Keylatch Program opens door to fun
Takes kids outside their neighborhoods

Staff photos by Kris Snibbe

They met dinosaurs and tigers, marched in a parade, sailed a boat, and traveled to an island.
All this, plus a little learning and lots of swimming, filled the summers of the 75 kids in the Keylatch Summer Program, one of 11 summer camps in Cambridge and Boston run by Harvard students through the Phillips Brooks House Association (PBHA). Among the oldest of the PBHA summer camps, Keylatch was founded in 1984 in Boston’s South End; it serves 6- to 13-year-olds, primarily African-American and Latino, from that neighborhood.
The camp is headquartered in the basement of Union United Methodist Church on Columbus Avenue in Boston, where the campers gather in the mornings for academics cleverly disguised as games, music, and crafts projects.

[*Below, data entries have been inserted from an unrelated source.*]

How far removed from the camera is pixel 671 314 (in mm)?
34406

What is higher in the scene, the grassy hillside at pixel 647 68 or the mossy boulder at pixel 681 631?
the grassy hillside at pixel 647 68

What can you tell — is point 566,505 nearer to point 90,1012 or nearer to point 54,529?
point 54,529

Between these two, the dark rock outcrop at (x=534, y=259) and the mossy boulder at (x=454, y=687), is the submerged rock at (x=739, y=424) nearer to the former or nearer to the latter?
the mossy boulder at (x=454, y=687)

In the afternoons, Keylatch campers visit a nearby pool and playground or take the T or a van to adventures outside their familiar neighborhood. This summer, campers took sailing lessons at Community Boating on the Charles, went deep-sea fishing, and visited George’s Island in Boston Harbor; they’ll finish the summer with a three-day overnight camping trip. The kids visited enough cultural spots to make even an intrepid tourist swoon: Boston’s Children’s Museum, the Science Museum, Franklin Park Zoo, the Museum of Fine Arts, and Harvard’s own Museum of Natural History.
After nearly two decades, Keylatch is woven into the fabric of the South End. Some of the campers are second-generation Keylatchers and most of the teenage junior counselors grew up as Keylatch campers.

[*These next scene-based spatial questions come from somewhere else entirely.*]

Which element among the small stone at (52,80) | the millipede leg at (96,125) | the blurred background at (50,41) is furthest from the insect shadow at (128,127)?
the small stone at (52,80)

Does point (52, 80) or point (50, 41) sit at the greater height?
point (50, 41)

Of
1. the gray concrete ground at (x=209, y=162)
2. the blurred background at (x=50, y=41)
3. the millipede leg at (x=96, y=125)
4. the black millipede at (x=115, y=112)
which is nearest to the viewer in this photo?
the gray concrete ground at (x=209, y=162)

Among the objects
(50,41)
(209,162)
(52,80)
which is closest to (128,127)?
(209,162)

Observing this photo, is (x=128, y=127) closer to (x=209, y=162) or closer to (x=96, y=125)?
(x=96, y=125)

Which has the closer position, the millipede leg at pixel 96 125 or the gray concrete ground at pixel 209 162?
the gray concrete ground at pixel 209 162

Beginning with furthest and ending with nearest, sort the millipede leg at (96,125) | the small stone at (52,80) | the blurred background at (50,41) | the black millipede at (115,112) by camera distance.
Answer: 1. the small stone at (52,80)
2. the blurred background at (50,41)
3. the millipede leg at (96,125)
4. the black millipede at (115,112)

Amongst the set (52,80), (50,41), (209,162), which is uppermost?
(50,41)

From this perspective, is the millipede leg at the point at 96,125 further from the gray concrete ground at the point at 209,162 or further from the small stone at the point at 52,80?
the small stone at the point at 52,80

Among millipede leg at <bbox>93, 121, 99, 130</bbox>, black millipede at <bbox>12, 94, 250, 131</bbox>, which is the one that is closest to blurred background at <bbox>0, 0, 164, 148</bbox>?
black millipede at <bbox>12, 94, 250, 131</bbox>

This year, Sherezada Acosta ’01 and Ayirini Fonseca-Sabune ’04 are Keylatch’s directors, overseeing everything from curriculum development and license compliance to juice and Band-Aid distribution. They spent much of spring semester preparing for Keylatch, securing a site and hiring staff. Because each camper pays only $55 tuition, Acosta and Fonseca-Sabune put considerable effort into fundraising and getting free admissions to museums and attractions.
“It’s a challenge, but it’s rewarding,” said Acosta, an environmental science concentrator who wants to teach and one day open her own school. “I get about 30 hugs a day. That makes it all worthwhile.”